De quoi bien remplir ses journées. Mais comment Vince fait-il pour trouver le temps (et l’attention) à consacrer à autant de projets? «Je ne dirige qu’une seule entreprise à la fois, et j’y mets 80% de mon temps à ce moment donné», répond-il. En règle générale, il garde les rênes jusqu’à ce qu’elle ait grandi et qu’elle se soit stabilisée, puis il passe le relais, tout en restant impliqué en donnant des conseils stratégiques. «Quand je passe la main, je transmets aussi du capital – gratuitement – parce que j’estime qu’il faut toujours qu’il y ait une corrélation entre l’effort fourni et la récompense potentielle.» Cet équilibre 80/20 n’avait pourtant rien de naturel pour lui. «Le plus difficile pour moi, aujourd’hui, c’est de refuser des propositions. Je fais très attention à ne pas me disperser en passant sans cesse d’un projet à un autre, ce que j’avais un peu tendance à faire au début.»
Ce qui compte pour nous, c’est de laisser l’image d’une famille qui a aidé les autres. On ne veut pas que laisser l’image d’une famille qui a réussi dans les affaires.
Mais la concentration n’est pas la seule leçon qu’il a apprise. Au départ, l’histoire familiale lui a pesé. «Quand on est plus jeune, moins mûr, on manque de confiance en soi, on est parfois sur la défensive, explique-t-il. Je me disais qu’il fallait que je fasse mes preuves, que je montre que je n’étais pas un fils de, que je pouvais tracer ma propre voie.» Au point qu’il s’est plusieurs fois refusé à choisir la voie de la facilité (en faisant jouer les relations de sa famille par exemple) pour montrer qu’il pouvait avancer seul. «Et puis, avec le temps, j’ai compris que tout ça n’avait pas d’importance, sourit-il. Honnêtement, si vous avez les bonnes cartes en main, ne vous privez pas de les jouer.» D’autant que si votre projet n’est pas viable, même vos amis refuseront d’investir: «Si l’idée est mauvaise ou si vous n’êtes pas bon en affaires, les gens arrêteront de vous soutenir».

========================

_Parties de l'exercice_
1. D'après l'extrait, quelle part de son temps Vince consacre-t-il à l'entreprise qu'il dirige à un moment donné ?
2. Recopiez tout le passage de l'extrait, de « Ce qui compte » jusqu'à « dans les affaires. ».
3. Prolongez l'extrait sur le parcours d'entrepreneur de Vince après sa dernière phrase.
Les lignes n'ont aucun rôle dans ce travail.

Entrées enregistrées
========================

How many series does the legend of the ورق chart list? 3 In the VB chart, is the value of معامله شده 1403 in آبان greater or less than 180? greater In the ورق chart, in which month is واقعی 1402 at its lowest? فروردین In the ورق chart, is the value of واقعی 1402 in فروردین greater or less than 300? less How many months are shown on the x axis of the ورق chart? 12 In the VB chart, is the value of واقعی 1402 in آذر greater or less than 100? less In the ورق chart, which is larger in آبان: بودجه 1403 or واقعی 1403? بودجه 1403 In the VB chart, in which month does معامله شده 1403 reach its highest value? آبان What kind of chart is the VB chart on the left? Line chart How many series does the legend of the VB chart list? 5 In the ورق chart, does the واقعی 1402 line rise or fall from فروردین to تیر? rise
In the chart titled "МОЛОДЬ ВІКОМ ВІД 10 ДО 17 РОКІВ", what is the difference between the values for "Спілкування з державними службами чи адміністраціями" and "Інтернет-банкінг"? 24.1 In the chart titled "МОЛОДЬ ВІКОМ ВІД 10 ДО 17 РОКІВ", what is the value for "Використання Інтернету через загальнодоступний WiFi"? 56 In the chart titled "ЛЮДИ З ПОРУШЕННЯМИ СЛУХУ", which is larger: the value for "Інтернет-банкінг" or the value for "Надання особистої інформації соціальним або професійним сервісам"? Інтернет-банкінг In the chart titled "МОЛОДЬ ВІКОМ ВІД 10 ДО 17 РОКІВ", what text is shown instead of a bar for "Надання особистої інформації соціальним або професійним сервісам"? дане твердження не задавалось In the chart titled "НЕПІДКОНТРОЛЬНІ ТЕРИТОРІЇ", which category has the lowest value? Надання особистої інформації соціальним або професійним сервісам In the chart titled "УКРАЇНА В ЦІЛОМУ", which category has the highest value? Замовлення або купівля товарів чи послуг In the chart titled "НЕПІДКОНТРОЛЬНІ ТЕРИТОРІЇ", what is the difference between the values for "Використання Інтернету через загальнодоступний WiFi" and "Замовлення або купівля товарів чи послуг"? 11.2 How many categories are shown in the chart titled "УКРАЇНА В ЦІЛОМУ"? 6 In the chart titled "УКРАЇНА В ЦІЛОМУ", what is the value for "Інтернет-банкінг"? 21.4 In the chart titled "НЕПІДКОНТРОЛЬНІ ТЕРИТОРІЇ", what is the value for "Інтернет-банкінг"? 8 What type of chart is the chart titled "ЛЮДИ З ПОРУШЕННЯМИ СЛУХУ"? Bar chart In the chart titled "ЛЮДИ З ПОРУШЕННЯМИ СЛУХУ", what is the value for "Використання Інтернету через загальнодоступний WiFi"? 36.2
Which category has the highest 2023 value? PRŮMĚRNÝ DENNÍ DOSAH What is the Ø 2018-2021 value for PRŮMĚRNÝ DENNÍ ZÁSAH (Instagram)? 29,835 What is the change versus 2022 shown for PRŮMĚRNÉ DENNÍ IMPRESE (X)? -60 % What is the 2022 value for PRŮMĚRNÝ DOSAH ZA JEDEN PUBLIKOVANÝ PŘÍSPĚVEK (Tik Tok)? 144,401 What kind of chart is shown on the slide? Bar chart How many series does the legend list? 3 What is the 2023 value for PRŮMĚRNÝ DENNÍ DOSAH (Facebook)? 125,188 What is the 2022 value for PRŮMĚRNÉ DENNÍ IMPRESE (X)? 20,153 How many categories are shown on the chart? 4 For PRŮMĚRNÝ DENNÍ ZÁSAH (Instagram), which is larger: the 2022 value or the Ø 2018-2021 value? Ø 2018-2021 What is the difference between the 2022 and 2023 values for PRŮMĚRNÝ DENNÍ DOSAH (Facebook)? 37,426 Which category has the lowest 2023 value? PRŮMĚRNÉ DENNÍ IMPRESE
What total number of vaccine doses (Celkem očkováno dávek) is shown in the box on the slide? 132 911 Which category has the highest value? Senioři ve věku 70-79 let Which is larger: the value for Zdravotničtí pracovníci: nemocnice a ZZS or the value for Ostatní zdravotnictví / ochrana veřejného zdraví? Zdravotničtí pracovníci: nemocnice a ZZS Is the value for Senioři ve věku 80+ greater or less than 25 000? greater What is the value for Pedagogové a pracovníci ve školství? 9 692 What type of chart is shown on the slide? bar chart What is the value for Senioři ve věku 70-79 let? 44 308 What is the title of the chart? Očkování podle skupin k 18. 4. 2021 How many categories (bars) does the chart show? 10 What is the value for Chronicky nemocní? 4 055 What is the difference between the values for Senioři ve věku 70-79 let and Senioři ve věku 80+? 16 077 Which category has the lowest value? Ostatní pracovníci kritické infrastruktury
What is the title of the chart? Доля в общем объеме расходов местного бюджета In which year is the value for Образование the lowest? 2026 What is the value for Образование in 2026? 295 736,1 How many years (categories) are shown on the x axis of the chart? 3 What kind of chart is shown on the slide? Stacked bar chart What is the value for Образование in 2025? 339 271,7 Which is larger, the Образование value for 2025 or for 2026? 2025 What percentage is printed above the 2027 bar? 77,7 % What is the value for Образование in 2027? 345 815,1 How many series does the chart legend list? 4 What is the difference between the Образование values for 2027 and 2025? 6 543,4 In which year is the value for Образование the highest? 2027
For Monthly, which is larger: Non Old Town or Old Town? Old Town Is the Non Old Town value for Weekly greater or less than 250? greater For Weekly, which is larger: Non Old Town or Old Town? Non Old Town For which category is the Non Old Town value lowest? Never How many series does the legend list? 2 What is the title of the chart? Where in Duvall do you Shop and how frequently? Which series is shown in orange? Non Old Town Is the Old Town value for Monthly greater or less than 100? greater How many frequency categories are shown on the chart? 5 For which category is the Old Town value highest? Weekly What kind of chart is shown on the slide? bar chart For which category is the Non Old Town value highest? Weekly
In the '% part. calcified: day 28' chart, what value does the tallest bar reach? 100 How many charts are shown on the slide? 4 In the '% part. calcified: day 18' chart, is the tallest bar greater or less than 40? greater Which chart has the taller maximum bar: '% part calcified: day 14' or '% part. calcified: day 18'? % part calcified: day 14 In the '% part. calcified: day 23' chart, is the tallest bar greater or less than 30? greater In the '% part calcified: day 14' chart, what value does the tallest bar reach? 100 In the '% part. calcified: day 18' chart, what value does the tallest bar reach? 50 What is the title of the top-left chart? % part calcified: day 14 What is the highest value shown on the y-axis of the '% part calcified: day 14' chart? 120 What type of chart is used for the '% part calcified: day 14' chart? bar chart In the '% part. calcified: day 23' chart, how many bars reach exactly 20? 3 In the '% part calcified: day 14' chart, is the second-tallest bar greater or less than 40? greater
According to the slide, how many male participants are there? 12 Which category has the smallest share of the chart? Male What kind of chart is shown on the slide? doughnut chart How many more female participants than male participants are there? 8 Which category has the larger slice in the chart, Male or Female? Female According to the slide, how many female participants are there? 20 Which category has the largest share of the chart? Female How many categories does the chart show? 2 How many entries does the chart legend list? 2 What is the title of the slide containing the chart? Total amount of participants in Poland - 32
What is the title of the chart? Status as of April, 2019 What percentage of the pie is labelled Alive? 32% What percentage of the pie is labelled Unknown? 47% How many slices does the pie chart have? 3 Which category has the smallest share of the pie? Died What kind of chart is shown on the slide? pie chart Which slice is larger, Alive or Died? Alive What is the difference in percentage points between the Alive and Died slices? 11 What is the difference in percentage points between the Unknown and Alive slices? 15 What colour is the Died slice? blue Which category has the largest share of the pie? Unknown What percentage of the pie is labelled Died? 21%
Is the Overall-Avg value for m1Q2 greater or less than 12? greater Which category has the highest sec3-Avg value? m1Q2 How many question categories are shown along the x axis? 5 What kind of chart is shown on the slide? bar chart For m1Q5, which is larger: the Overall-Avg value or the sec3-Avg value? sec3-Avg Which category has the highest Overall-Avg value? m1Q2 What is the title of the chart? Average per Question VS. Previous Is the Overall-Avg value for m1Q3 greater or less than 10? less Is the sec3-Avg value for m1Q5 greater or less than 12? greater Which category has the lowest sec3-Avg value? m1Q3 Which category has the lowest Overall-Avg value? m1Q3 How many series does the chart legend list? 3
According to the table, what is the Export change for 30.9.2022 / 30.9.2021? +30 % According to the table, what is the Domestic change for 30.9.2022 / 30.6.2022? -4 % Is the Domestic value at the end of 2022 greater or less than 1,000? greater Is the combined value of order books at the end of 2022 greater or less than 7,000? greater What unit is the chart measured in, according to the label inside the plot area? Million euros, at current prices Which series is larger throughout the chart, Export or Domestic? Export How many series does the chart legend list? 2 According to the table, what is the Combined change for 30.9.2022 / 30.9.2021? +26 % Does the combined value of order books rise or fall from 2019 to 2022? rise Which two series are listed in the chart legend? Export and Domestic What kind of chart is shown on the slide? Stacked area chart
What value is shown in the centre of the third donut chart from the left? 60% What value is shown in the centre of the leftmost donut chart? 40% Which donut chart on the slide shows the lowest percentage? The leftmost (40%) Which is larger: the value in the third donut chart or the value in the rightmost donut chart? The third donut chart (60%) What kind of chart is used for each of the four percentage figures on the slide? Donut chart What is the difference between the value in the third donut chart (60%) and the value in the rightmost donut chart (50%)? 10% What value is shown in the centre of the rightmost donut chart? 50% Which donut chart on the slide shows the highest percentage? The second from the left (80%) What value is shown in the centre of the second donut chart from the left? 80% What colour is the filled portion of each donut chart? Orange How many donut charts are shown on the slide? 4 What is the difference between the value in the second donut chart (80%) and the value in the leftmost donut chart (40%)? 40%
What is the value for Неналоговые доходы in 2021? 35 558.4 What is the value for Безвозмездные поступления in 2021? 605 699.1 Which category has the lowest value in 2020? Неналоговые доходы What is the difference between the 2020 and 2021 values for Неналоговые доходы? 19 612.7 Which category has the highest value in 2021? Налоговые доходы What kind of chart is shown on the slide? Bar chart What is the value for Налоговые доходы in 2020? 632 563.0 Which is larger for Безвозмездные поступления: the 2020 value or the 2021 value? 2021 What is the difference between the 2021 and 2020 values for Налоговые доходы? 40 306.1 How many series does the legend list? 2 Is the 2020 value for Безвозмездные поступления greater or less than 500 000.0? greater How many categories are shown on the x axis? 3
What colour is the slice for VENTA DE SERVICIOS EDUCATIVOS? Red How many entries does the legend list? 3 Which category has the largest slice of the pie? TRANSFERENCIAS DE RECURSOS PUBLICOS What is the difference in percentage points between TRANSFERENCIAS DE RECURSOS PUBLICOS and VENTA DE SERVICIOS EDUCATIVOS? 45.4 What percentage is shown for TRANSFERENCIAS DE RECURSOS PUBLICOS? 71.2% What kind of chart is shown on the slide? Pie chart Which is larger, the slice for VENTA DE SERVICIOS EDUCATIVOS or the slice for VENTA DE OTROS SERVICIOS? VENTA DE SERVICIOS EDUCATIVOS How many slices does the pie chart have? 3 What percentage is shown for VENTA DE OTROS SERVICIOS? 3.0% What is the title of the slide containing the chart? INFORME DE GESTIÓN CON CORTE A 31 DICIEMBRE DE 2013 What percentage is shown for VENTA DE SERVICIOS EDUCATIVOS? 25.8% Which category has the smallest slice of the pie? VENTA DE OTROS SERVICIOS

========================

_Réponses aux consignes_
1. Il y consacre 80 % de son temps.

2.
Ce qui compte pour nous, c’est de laisser l’image d’une famille qui a aidé les autres. On ne veut pas que laisser l’image d’une famille qui a réussi dans les affaires.

3.
Équilibrer tradition et innovation dans un monde en mutation
Cependant, même s’il a fait carrière en dehors de l’entreprise familiale, Vince reste impliqué dans Hip Shing Hong. Il n’y travaille certes pas au quotidien, mais il siège au conseil d’administration et parle à son père et son frère des tendances qu’il observe dans ses activités. Des conseils qui ne sont pas biaisés par la proximité avec l’entreprise, souligne-t-il. «On possède aussi notre propre family office, distinct de l’entreprise. C’est probablement là que je suis le plus impliqué, j’interviens dans les investissements technologiques qui ne relèvent pas de l’immobilier», ajoute-t-il, évoquant des domaines aussi variés que les biens de consommation, l’IA ou la biotechnologie.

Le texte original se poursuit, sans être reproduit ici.